Working closely with the Codman Square Neighborhood Council and their president Cynthia Loesch-Johnson— an advisor to the BOLD Teens— the group has helped to prevent an additional fast food chain, Popeyes, from opening in between two existing fast-food chains on Washington Street.  Loesch-Johnson is now working with the landlord of that site to hopefully bring in some diversity to the commercial district and better alternatives.    

The BOLD Teens are looking to better understand what residents of Codman Square desire in their community and to learn what money is being spent on outside of the neighborhood.  They have developed a survey and have been collecting responses this summer from families, youth, adults, seniors, et al., at community meetings such as the Codman Square Neighborhood Council and West of Washington meetings; Social Saturdays at the Codman Square Farmers Market held at the Codman Square Park; Friday Night Movie Nights held at Dr. Loesch Family Park; and at the BOLD Teens free Summer Meals distribution which takes place at the Codman Square Library on Tuesdays – Thursdays.

Justin-Jabari Gichuru – a BOLD Teen member—was among those who assessed the commercial spaces along Washington Street, Talbot Avenue, and Norfolk Street in Codman Square.  Many residents, he said, are frustrated to hear that there are 31 beauty, hair, nail or barber shops in the community or 19 convenience stores, and that families struggle to find a place to have a sit-down meal with their families. 

Of the 207 people who have responded to the survey so far, 70.5 percent say they want sit-down restaurants, 55.6 percent want coffee shops, 50.2 percent want cafes with more diverse food options, 55.6 percent want a bookstore, and 49.8 percent want an indoor kids play area.

The BOLD Teens are huge fans of Fresh Food Generation, which recently opened in Codman Square on Talbot Avenue. They recently enjoyed an event on its outdoor patio and appreciated its delicious, healthier food options.

The BOLD Teens have met with several landlords of commercial spaces and their brokers over the summer to learn more about the challenges of bringing in new businesses to Codman Square. 

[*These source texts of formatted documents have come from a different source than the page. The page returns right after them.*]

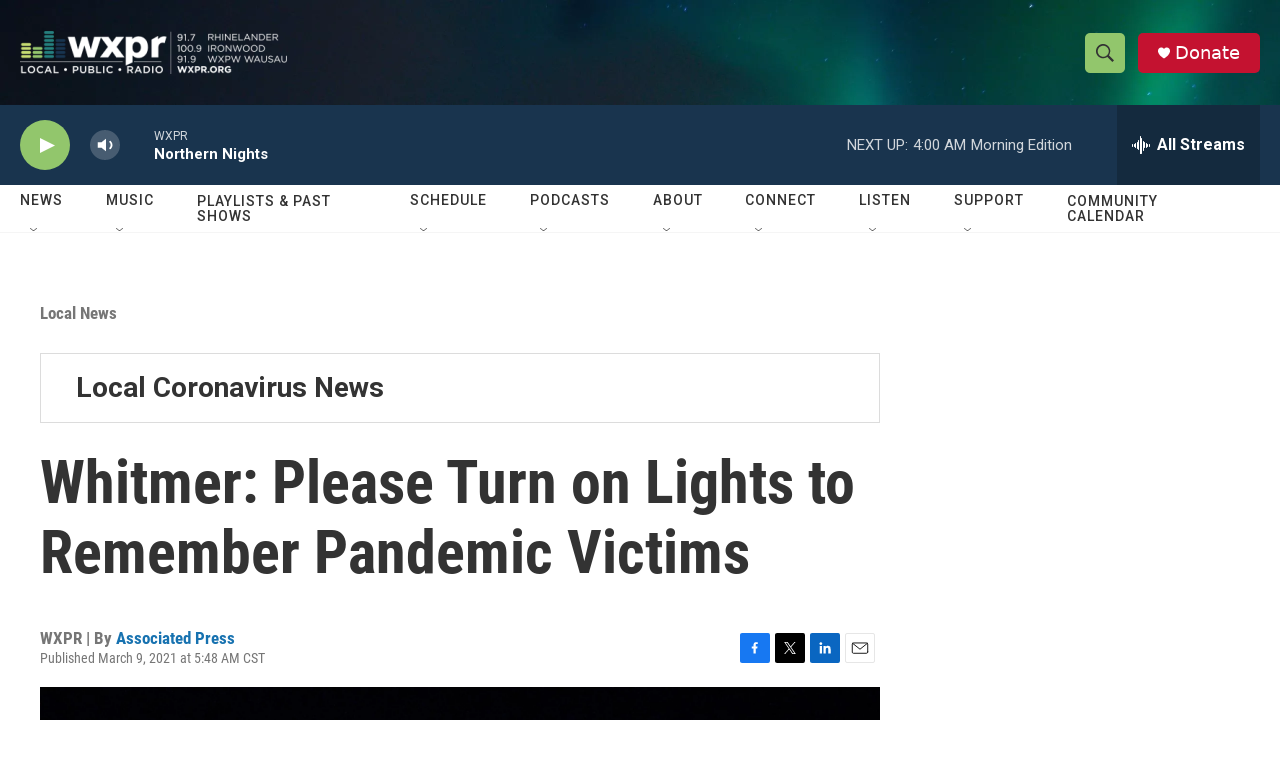

--- FILE ---
content_type: text/html; charset=utf-8
request_url: https://www.google.com/recaptcha/api2/aframe
body_size: 183
content:
<!DOCTYPE HTML><html><head><meta http-equiv="content-type" content="text/html; charset=UTF-8"></head><body><script nonce="NnxrdysUN72ZO3fBp3W35g">/** Anti-fraud and anti-abuse applications only. See google.com/recaptcha */ try{var clients={'sodar':'https://pagead2.googlesyndication.com/pagead/sodar?'};window.addEventListener("message",function(a){try{if(a.source===window.parent){var b=JSON.parse(a.data);var c=clients[b['id']];if(c){var d=document.createElement('img');d.src=c+b['params']+'&rc='+(localStorage.getItem("rc::a")?sessionStorage.getItem("rc::b"):"");window.document.body.appendChild(d);sessionStorage.setItem("rc::e",parseInt(sessionStorage.getItem("rc::e")||0)+1);localStorage.setItem("rc::h",'1768980401328');}}}catch(b){}});window.parent.postMessage("_grecaptcha_ready", "*");}catch(b){}</script></body></html>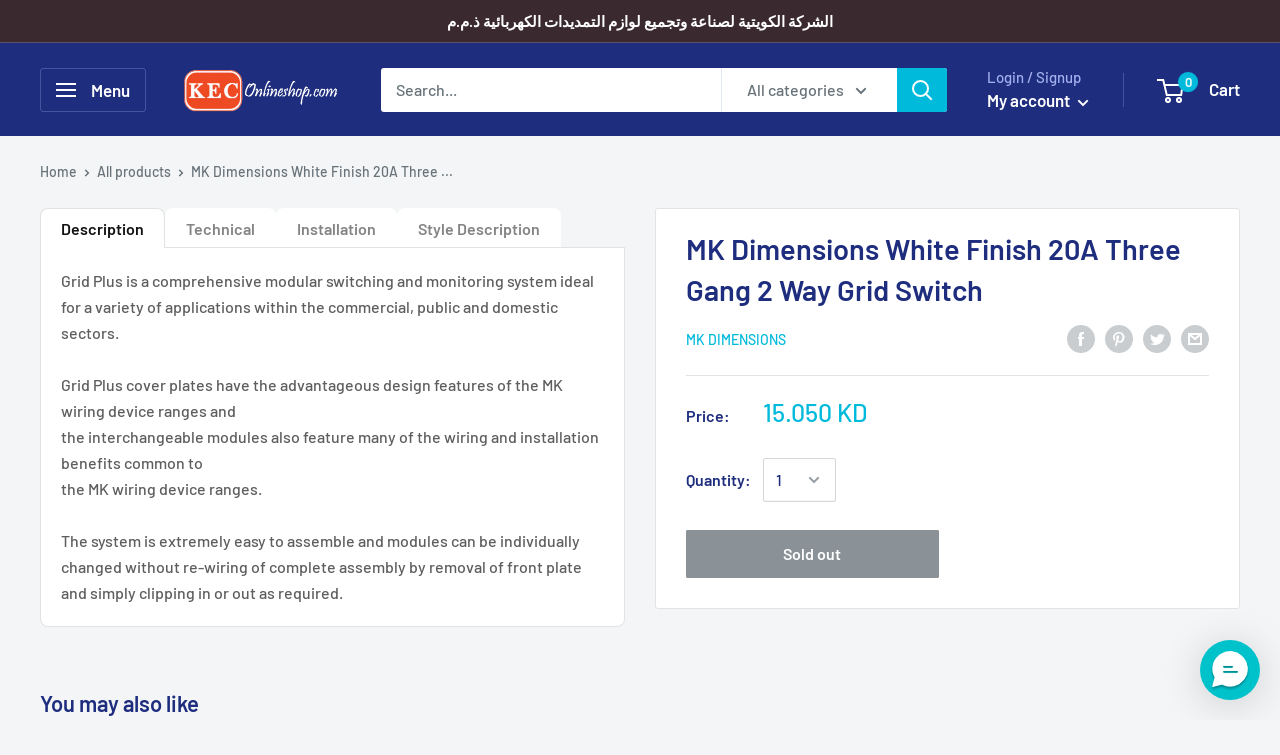

--- FILE ---
content_type: text/javascript
request_url: https://keconlineshop.com/cdn/shop/t/2/assets/custom.js?v=90373254691674712701593340653
body_size: -677
content:
//# sourceMappingURL=/cdn/shop/t/2/assets/custom.js.map?v=90373254691674712701593340653
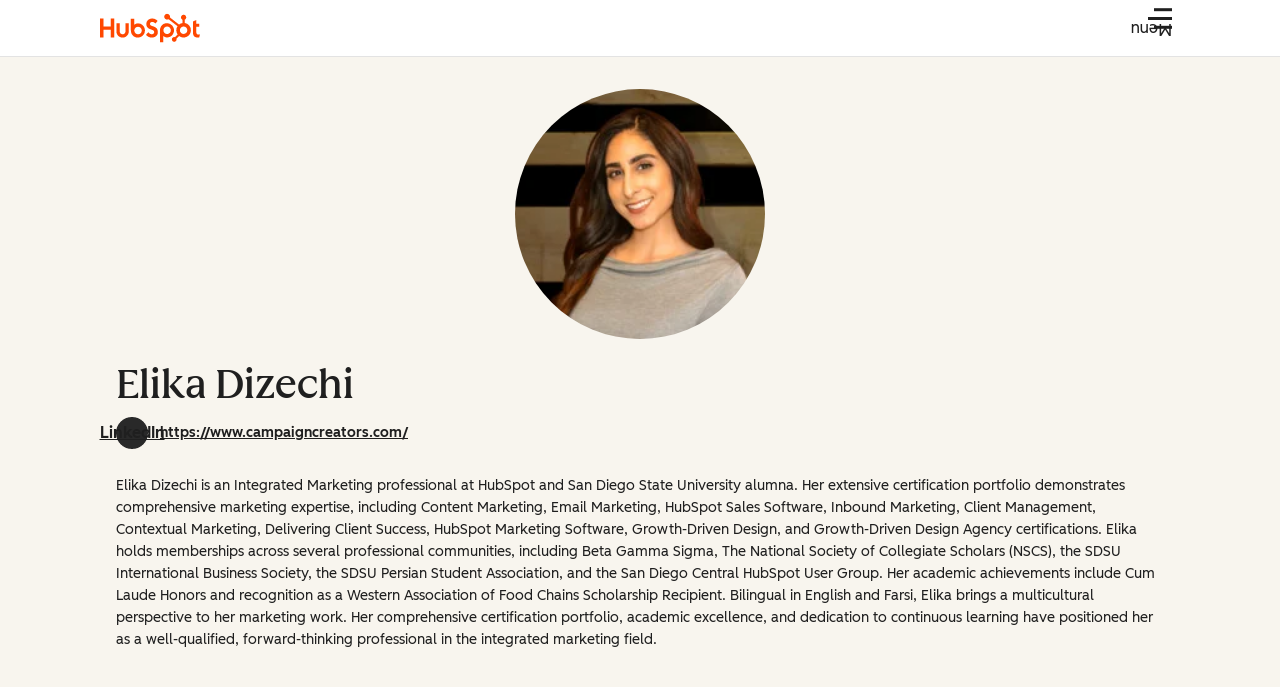

--- FILE ---
content_type: text/css
request_url: https://53.fs1.hubspotusercontent-na1.net/hubfs/53/hub_generated/template_assets/1/144115170875/1755165499455/template_author.min.css
body_size: 26
content:
.blog-author-wrapper{background-color:var(--cl-color-background-02);margin-top:0}.blog-author-details{align-items:center;display:flex}@media(width < 600px){.blog-author-details{flex-direction:column;margin-bottom:.75rem}}.blog-author-container{align-items:center;display:flex;flex-direction:column;padding:2rem 1rem}@media(width >= 600px){.blog-author-container{flex-direction:row;padding:2.5rem}}@media(width >= 1080px){.blog-author-container{max-width:58.25rem;padding:2.375rem 0}}.blog-author-image-container{margin-bottom:1rem}@media(width >= 600px){.blog-author-image-container{margin-bottom:0;margin-right:2rem}}.blog-author-image{border-radius:50%;height:15.625rem;min-width:15.625rem;object-fit:cover;width:15.625rem}.blog-author-header{margin:0}@media(width < 600px){.blog-author-header{text-align:center}}.blog-author-social{display:flex;margin:.75rem 0}@media(width >= 600px){.blog-author-social{margin:1rem 0}}.blog-author-social-item,.blog-author-social-item a{align-items:center;display:flex}.blog-author-social-item a{background-color:var(--light-theme-icon-02);border-radius:50%;height:2rem;justify-content:center;margin-right:.75rem;width:2rem}.blog-author-social-item svg{fill:var(--light-theme-icon-on-color-01);height:1rem;width:1rem}.blog-author-listing-header{padding-bottom:3rem;text-align:center}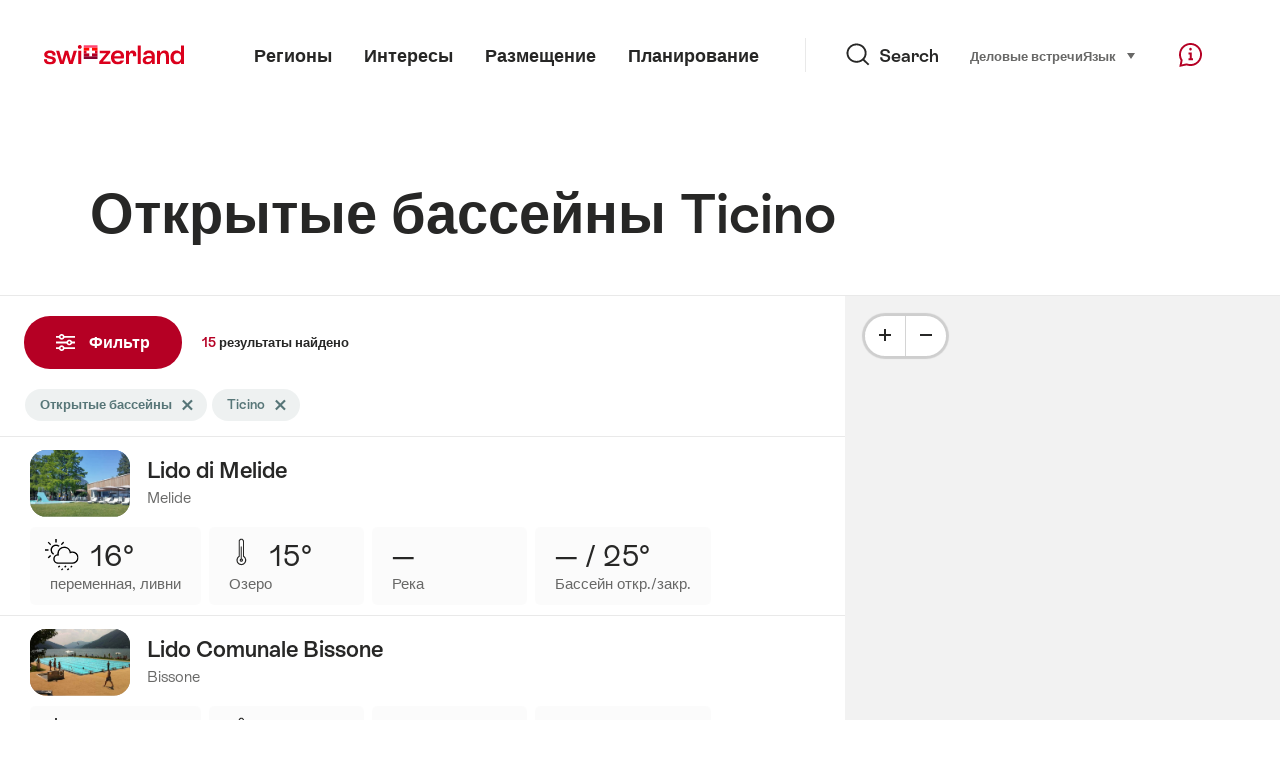

--- FILE ---
content_type: text/html; charset=utf-8
request_url: https://www.google.com/recaptcha/api2/aframe
body_size: 266
content:
<!DOCTYPE HTML><html><head><meta http-equiv="content-type" content="text/html; charset=UTF-8"></head><body><script nonce="Vequ1tfeqLRuCWfdKJxXog">/** Anti-fraud and anti-abuse applications only. See google.com/recaptcha */ try{var clients={'sodar':'https://pagead2.googlesyndication.com/pagead/sodar?'};window.addEventListener("message",function(a){try{if(a.source===window.parent){var b=JSON.parse(a.data);var c=clients[b['id']];if(c){var d=document.createElement('img');d.src=c+b['params']+'&rc='+(localStorage.getItem("rc::a")?sessionStorage.getItem("rc::b"):"");window.document.body.appendChild(d);sessionStorage.setItem("rc::e",parseInt(sessionStorage.getItem("rc::e")||0)+1);localStorage.setItem("rc::h",'1768845707356');}}}catch(b){}});window.parent.postMessage("_grecaptcha_ready", "*");}catch(b){}</script></body></html>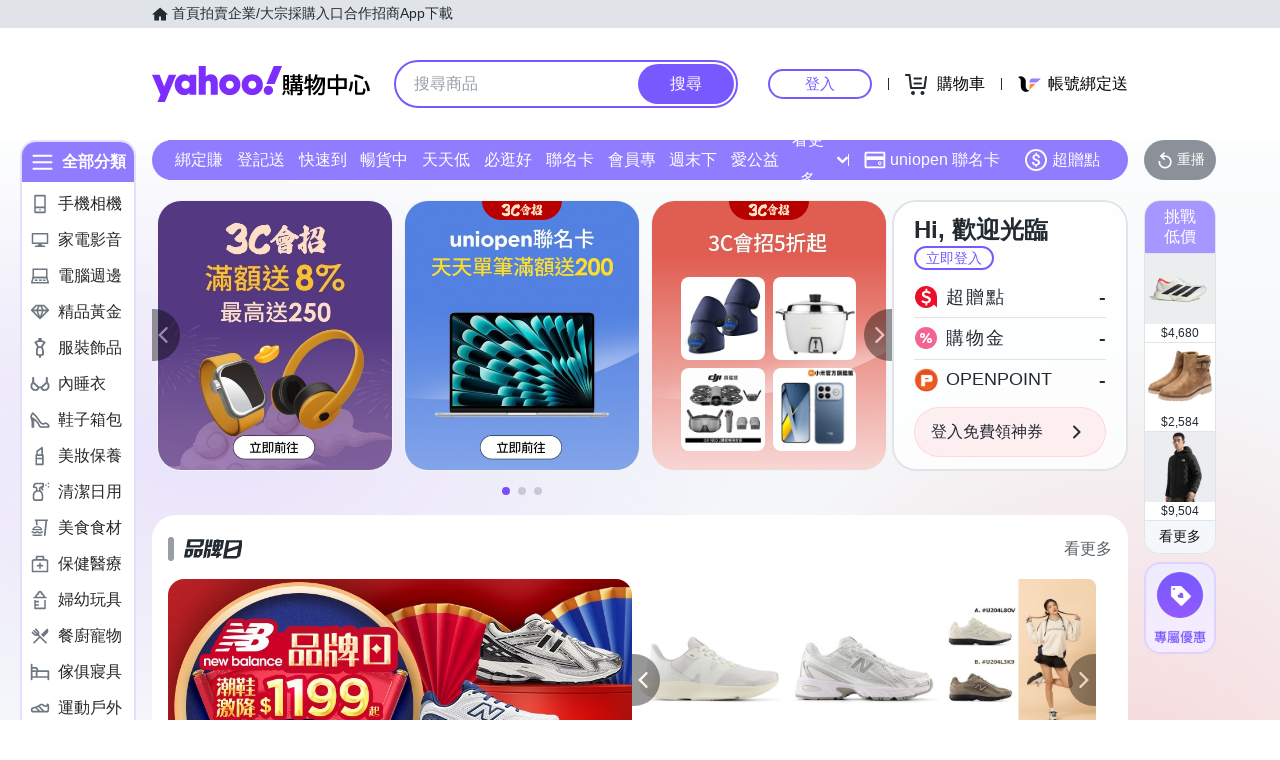

--- FILE ---
content_type: application/javascript; charset=utf-8
request_url: https://bw.scupio.com/ssp/initid.aspx?mode=L&cb=0.230180739864299&mid=0
body_size: 246
content:
cb({'id':'CRL20260118191716833601'});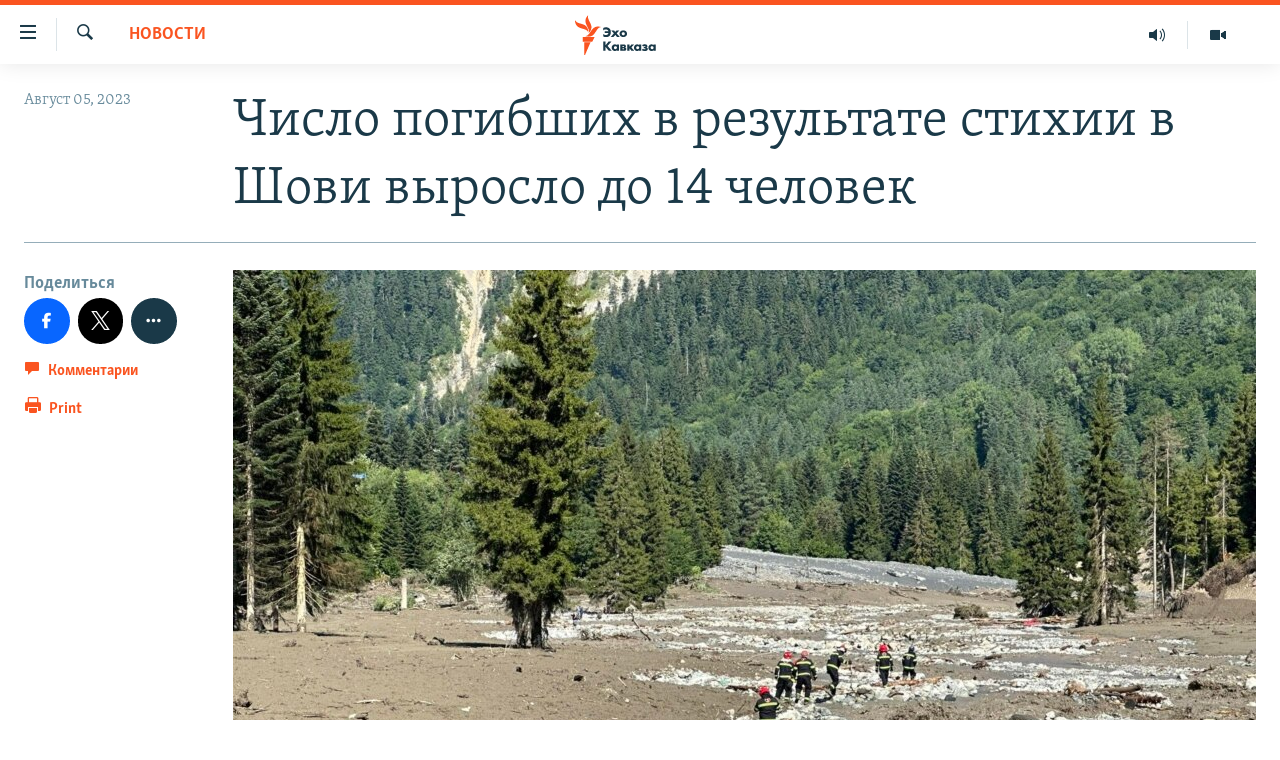

--- FILE ---
content_type: application/javascript; charset=UTF-8
request_url: https://rfe-ru-ge-31.disqus.com/count-data.js?1=32535473
body_size: 222
content:
var DISQUSWIDGETS;

if (typeof DISQUSWIDGETS != 'undefined') {
    DISQUSWIDGETS.displayCount({"text":{"and":"\u0438","comments":{"zero":" ","multiple":"({num})","one":"(1)"}},"counts":[{"id":"32535473","comments":0}]});
}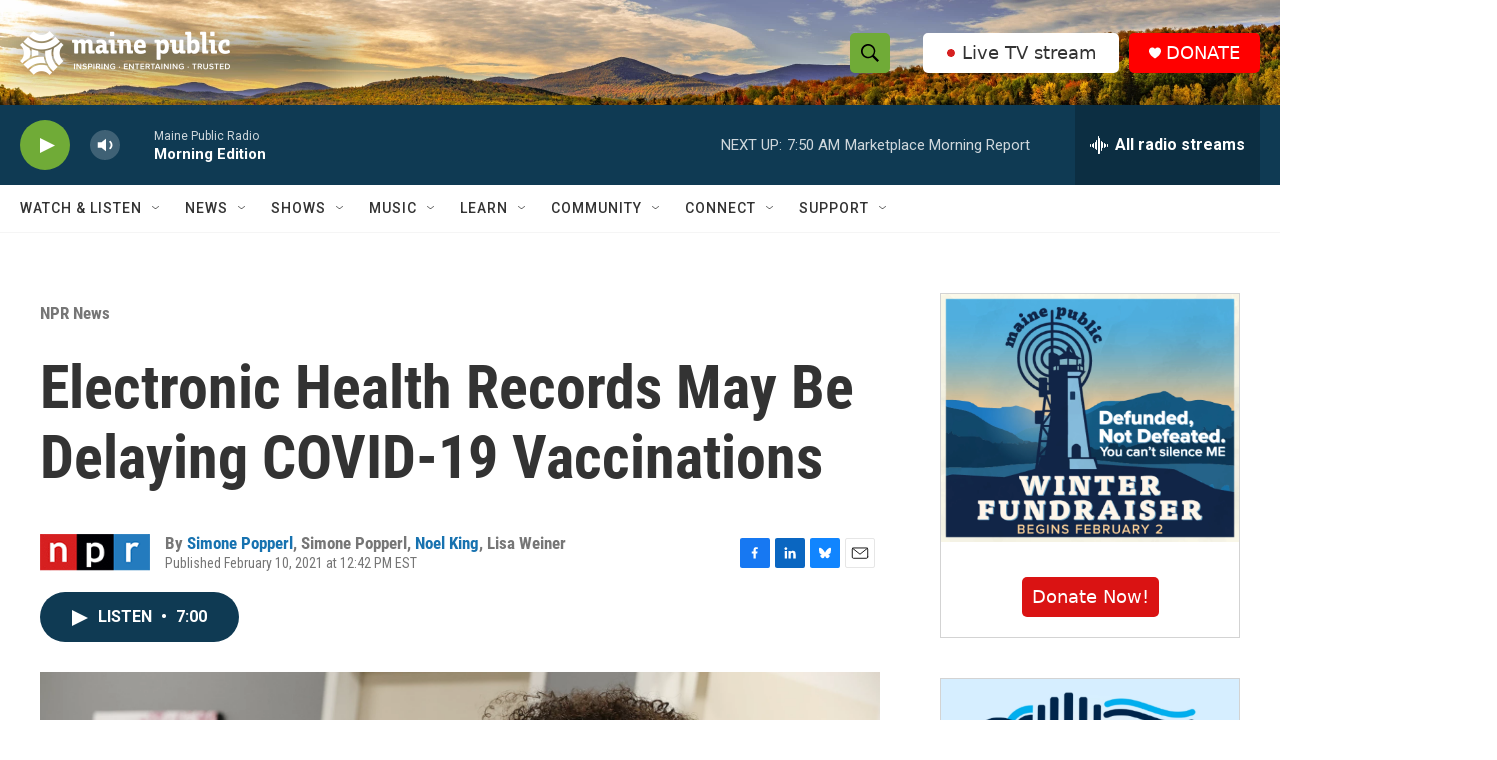

--- FILE ---
content_type: text/html; charset=utf-8
request_url: https://www.google.com/recaptcha/api2/aframe
body_size: 184
content:
<!DOCTYPE HTML><html><head><meta http-equiv="content-type" content="text/html; charset=UTF-8"></head><body><script nonce="XuM4zjO_M0uPFRpJGS5low">/** Anti-fraud and anti-abuse applications only. See google.com/recaptcha */ try{var clients={'sodar':'https://pagead2.googlesyndication.com/pagead/sodar?'};window.addEventListener("message",function(a){try{if(a.source===window.parent){var b=JSON.parse(a.data);var c=clients[b['id']];if(c){var d=document.createElement('img');d.src=c+b['params']+'&rc='+(localStorage.getItem("rc::a")?sessionStorage.getItem("rc::b"):"");window.document.body.appendChild(d);sessionStorage.setItem("rc::e",parseInt(sessionStorage.getItem("rc::e")||0)+1);localStorage.setItem("rc::h",'1768997040938');}}}catch(b){}});window.parent.postMessage("_grecaptcha_ready", "*");}catch(b){}</script></body></html>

The Codman Square Neighborhood Council intends to support the efforts of the BOLD Teens by coordinating a meeting with the landlords to share more about the advancements in the neighborhood such as the Codman Square Park capital plan, new developments, and the city resources available to commercial districts like the Square.  

Richard Scott is the coordinator of BOLD Teens. Kristina Pruitt is a teen member of the organization.